Whether LDL is reduced through:
- Statins
- Ezetimibe
- PCSK9 inhibitors
- Or even ileal bypass surgery
- Dietary interventions (eating less saturated fat)
The cardiovascular benefit is consistent, as long as the therapy increases LDL receptor–mediated clearance of cholesterol from the bloodstream.
LDL cholesterol itself is the causal agent.
The Cumulative LDL Exposure Effect: Why Earlier Is Better
Perhaps the most actionable takeaway is the concept of cumulative LDL exposure over time.
Why Duration Matters
- Long-term exposure to lower LDL (as seen in genetic studies) results in up to 3× greater risk reduction than short-term treatment started later in life.
- While a typical 5-year LDL-lowering intervention reduces risk by ~20–25% per mmol/L,
- 40 years of lower LDL exposure is projected to reduce cardiovascular events by 50–55%.
Atherosclerosis is a time-dependent disease.

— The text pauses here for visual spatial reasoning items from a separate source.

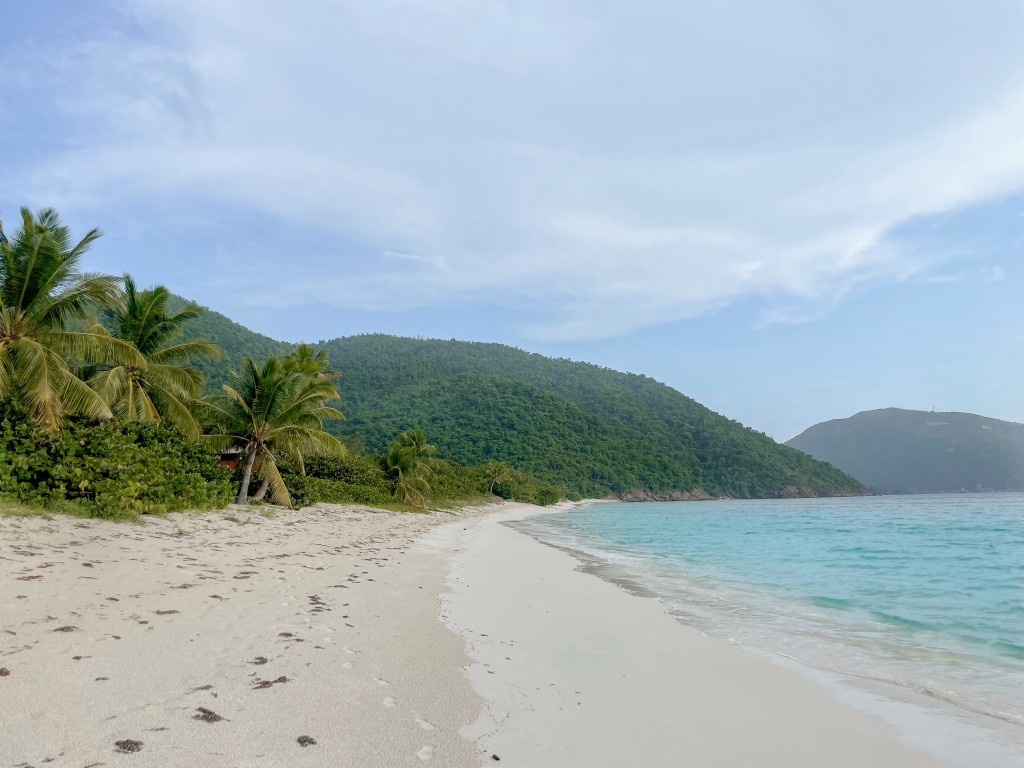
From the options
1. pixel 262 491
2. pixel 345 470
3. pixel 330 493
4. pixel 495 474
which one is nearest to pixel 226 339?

LDL damage accumulates silently for decades.
Key Takeaways for Patients and Clinicians
The European Atherosclerosis Society Consensus Panel makes one conclusion unmistakably clear:
LDL cholesterol is not just a biomarker, it is a direct cause of atherosclerotic cardiovascular disease.
Practical Implications:
- Start earlier: Lowering LDL earlier in life yields far greater lifetime risk reduction than waiting until disease is established.
- Focus on absolute LDL reduction: Cardiovascular benefit is proportional to both the amount of LDL lowered and the duration of exposure.
- LDL is the target: The mechanism matters less than achieving sustained LDL reduction.
LDL Cholesterol And Heart Disease Bottom Line
If you care about preventing heart attacks and strokes, LDL cholesterol matters—causally, quantitatively, and cumulatively. The science is settled, and the opportunity is prevention.